L’agence des Nations unies qui, la semaine dernière, a trouvé des roquettes dans une école de Gaza (qui est sous son égide) aurait remis cet arsenal au Hamas, d’après des responsables israéliens. Ceux-ci ont accusé l’organisation d’aider activement le mouvement terroriste dans le but d’attaquer des civils israéliens.

« Les roquettes ont été transmises aux autorités gouvernementales dans la bande de Gaza, c’est-à-dire le Hamas. En d’autres termes, l’UNRWA a remis des roquettes au Hamas qui pourraient bien être tirées sur Israël », a déclaré un haut responsable israélien au Times of Israel.

Un autre haut fonctionnaire a déclaré, lui, que l’UNRWA [l’agence des Nations unies pour les secours aux réfugiés palestiniens] chargée de superviser les efforts humanitaires dans la bande de Gaza, a été atteinte du « syndrome de la femme battue » pendant des années et « a tenté de s’attirer les bonnes grâces du Hamas ».

Un porte-parole de l’UNRWA a déclaré que l’organisation a donné les missiles aux « autorités locales », qui répondent au gouvernement d’unité nationale soutenu dirigé par le président de l’Autorité palestinienne Mahmoud Abbas. L’UNRWA a promis d’enquêter pleinement sur l’incident une fois la fin des combats et de tenir toutes les parties concernées au courant, mais a refusé de publier toutes les photos des armes.

« Conformément à la pratique de longue date des Nations-Unies dans les opérations humanitaires de l’ONU à travers le monde, les incidents impliquant des munitions non explosées qui pourraient mettre en danger les bénéficiaires et le personnel sont transmises aux autorités locales », a déclaré dimanche au Times of Israel le directeur de la communication de l’UNRWA, Christopher Gunness.

« Immédiatement après la découverte des fusées, l’UNRWA a informé de façon proactive les parties concernées et a pris toutes les mesures nécessaires pour l’élimination des objets, avec succès, afin de préserver la sécurité de l’école. Les autorités locales tombent sous la coupe du gouvernement de consensus national à Ramallah. Ils se sont engagés à passer un message à toutes les parties afin de ne pas violer la neutralité de l’UNRWA ».

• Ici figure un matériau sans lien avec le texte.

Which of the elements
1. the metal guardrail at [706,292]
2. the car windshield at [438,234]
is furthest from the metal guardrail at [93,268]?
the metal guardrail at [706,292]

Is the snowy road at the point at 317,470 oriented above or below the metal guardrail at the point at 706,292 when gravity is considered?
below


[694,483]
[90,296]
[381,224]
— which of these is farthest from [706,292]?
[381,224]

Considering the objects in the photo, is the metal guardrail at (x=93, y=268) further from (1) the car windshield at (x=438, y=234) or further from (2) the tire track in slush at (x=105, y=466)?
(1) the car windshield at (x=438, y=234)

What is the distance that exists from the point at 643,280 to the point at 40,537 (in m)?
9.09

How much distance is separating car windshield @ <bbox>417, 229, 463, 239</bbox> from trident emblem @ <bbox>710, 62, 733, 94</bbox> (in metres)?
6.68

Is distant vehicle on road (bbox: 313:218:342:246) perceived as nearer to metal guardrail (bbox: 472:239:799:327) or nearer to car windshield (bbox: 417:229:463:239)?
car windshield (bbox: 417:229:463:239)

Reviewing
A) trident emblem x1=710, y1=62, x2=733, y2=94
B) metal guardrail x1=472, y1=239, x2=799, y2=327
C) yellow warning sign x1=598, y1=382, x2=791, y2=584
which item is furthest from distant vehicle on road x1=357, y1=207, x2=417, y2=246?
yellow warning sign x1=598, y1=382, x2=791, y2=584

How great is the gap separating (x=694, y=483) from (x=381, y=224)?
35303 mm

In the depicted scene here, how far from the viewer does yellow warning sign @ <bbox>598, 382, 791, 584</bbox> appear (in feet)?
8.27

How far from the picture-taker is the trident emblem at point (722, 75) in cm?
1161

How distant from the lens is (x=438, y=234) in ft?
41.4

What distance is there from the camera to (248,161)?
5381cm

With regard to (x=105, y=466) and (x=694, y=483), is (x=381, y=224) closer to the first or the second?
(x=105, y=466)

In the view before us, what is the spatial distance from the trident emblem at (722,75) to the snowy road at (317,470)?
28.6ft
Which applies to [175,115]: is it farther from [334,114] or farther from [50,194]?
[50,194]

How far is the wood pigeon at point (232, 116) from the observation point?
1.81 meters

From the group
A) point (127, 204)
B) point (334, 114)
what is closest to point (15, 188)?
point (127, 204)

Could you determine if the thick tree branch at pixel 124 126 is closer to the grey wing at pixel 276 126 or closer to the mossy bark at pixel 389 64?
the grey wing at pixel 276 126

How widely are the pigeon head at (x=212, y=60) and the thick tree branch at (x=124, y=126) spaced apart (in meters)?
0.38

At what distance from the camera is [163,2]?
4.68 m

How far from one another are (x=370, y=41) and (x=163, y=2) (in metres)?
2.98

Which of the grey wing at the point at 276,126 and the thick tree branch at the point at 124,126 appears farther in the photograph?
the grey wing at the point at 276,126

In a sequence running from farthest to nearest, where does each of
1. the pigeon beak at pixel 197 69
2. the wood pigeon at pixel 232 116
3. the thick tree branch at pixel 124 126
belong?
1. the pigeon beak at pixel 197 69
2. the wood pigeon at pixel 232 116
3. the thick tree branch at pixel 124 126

Un diplomate occidental au courant de l’incident a déclaré qu’il n’existe « absolument aucune preuve » que l’UNRWA ait remis les roquettes au Hamas. Au contraire a-t-il suggéré, les autorités qui ont recueilli les roquettes sont sous l’autorité directe du gouvernement palestinien d’union nationale, « que le Hamas a laissé en l’état et pour qui beaucoup au sein du Hamas sont ouvertement hostiles.

Le point-clé c’est que les armes ont été remises à des personnes qui ne sont pas responsables du Hamas », a déclaré le diplomate, se référant au fait que le gouvernement d’unité, pas le Hamas, est officiellement au pouvoir à Gaza.

A Jérusalem, ces affirmations sont rejetées, même ridiculisées. « À maintes reprises, au fil des années, l’UNRWA est maltraitée par des hommes armés de différentes factions terroristes qui utilisent les installations des Nations unies pour stocker des armes et tirer des roquettes, pour voler de l’équipement humanitaire ou encore causer des dommages dans les hangars de l’UNRWA », a déclaré au Times of Israel un haut fonctionnaire du ministère des Affaires étrangères.

« Contre toute évidence, l’UNRWA refuse de reconnaître la réalité et tente, de manière totalement pathétique, de se faire bien voir du Hamas, en prétendant que rien de grave n’est arrivé… », a déclaré le haut fonctionnaire. « C’est un cas classique du syndrome de la femme battue, dont nous avons été témoins pendant des années de la part de l’UNRWA. Les habitants de Gaza, et en fait les contribuables des pays qui contribuent à son budget – y compris Israël – méritent mieux ».

Israël prévoit de soulever cette question avec le secrétaire général de l’ONU Ban Ki-Moon, qui devrait arriver mardi en Israël.